Caldo spinge consumi alimentari freschi e tiene bassi prezzi all’ingrosso – In breve
– La Borsa della Spesa, il servizio di Bmti e Italmercati, con il supporto di Consumerismo No Profit, evidenzia una grande abbondanza di meloni e angurie, listini dell’ortofrutta in flessione e ottime opportunità di risparmio nel comparto ittico. Al momento, viene precisato in una nota, le temperature elevate non hanno provocato ripercussioni al rialzo sui listini dei prodotti ortofrutticoli. Al contrario, il forte caldo accelera il naturale deperimento della frutta dopo la raccolta, spingendo gli operatori a mantenere prezzi al ribasso per favorire un flusso rapido delle merci ed evitare che il prodotto si rovini.
Nel comparto della frutta si segnalano quotazioni all’ingrosso particolarmente convenienti, a partire dalle ciliegie. I listini sono in forte calo e partono da 2,00 euro/Kg per il prodotto italiano di pezzatura piccola, fino ad arrivare ai 5,00 euro/Kg per i calibri maggiori.

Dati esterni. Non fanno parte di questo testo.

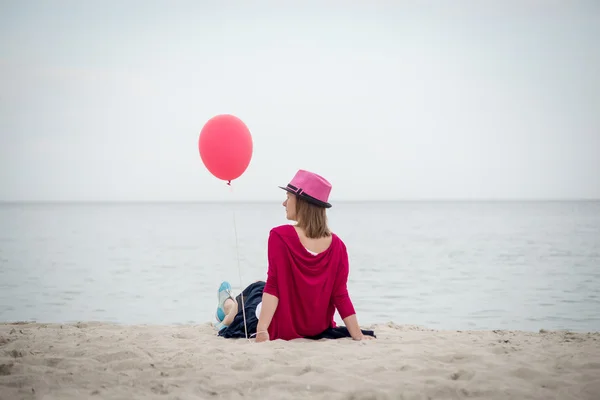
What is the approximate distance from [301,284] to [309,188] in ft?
3.02

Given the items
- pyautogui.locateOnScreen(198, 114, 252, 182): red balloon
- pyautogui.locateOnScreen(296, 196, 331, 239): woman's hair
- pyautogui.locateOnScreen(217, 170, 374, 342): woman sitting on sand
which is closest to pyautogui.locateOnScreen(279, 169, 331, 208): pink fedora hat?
pyautogui.locateOnScreen(217, 170, 374, 342): woman sitting on sand

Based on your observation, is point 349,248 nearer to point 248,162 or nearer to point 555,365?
point 248,162

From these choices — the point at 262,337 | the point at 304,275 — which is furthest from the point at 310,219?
the point at 262,337

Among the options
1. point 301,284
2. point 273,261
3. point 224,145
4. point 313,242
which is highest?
point 224,145

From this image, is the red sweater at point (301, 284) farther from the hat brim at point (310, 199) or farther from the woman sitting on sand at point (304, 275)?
the hat brim at point (310, 199)

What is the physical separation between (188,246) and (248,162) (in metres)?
15.6

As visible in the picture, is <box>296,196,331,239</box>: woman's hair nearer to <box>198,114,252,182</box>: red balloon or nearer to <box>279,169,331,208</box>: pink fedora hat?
<box>279,169,331,208</box>: pink fedora hat

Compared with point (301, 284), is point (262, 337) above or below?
below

C’è poi grande abbondanza di meloni e angurie nei mercati, ideali per combattere il caldo e favorire l’idratazione. Il melone retato, che vede una produzione molto forte nel Lazio e in Lombardia a fronte di una campagna siciliana ormai agli sgoccioli, oscilla tra gli 0,80 e 1,40 euro/kg, con picchi di 1,50 ma anche 1,60 euro/kg solo per il prodotto extra proveniente dalle zone vocate lombarde. Anche i meloni lisci registrano listini in discesa, assestandosi all’ingrosso tra un 1,50 e 2,00 euro/kg.
Le angurie, inoltre, hanno ormai raggiunto la piena stagionalità e mostrano prezzi in calo del 15,6% rispetto ad una settimana fa, che variano da 0,45 a 0,80 euro/kg. Ottime notizie arrivano anche per le nettarine, che costano circa 0,20-0,30 euro/Kg in meno rispetto alle pesche.
Il comparto ittico non registra attualmente nessun fermo pesca lungo le coste nazionali, e offre ottime opportunità di acquisto. Le alici sono particolarmente convenienti all’ingrosso, con prezzi bassi che variano da 2,00 a 3,00 euro/kg per la pezzatura medio-piccola, fino a un massimo di 5,00 euro/kg per il prodotto pescato con la lampara e più grande.
Si segnalano ottimi prezzi all’ingrosso anche per le cozze italiane, stabilizzate intorno ai 3,00 euro/kg. La produzione allevata italiana è molto alta, specialmente in Sardegna nel nord Adriatico, grazie a una primavera piovosa che ha garantito il giusto nutrimento agli allevamenti.
Per quanto riguarda i crostacei, si registra una pesca abbondante di gambero rosa, con i calibri piccoli a prezzi all’ingrosso tra i 2,00 e i 3,00 euro/kg, mentre la pezzatura grande si attesta tra gli 8,00 e i 9,00 euro/kg. Le telline registrano una leggera flessione dei listini e si attestano in questa settimana tra i 7,00 e i 7,20 euro/kg.
Infine, per quanto riguarda le carni, il calo della richiesta continua a spingere al ribasso il prezzo all’ingrosso del quarto anteriore di vitellone, attestandosi tra 6,29 e 6,39 euro/kg.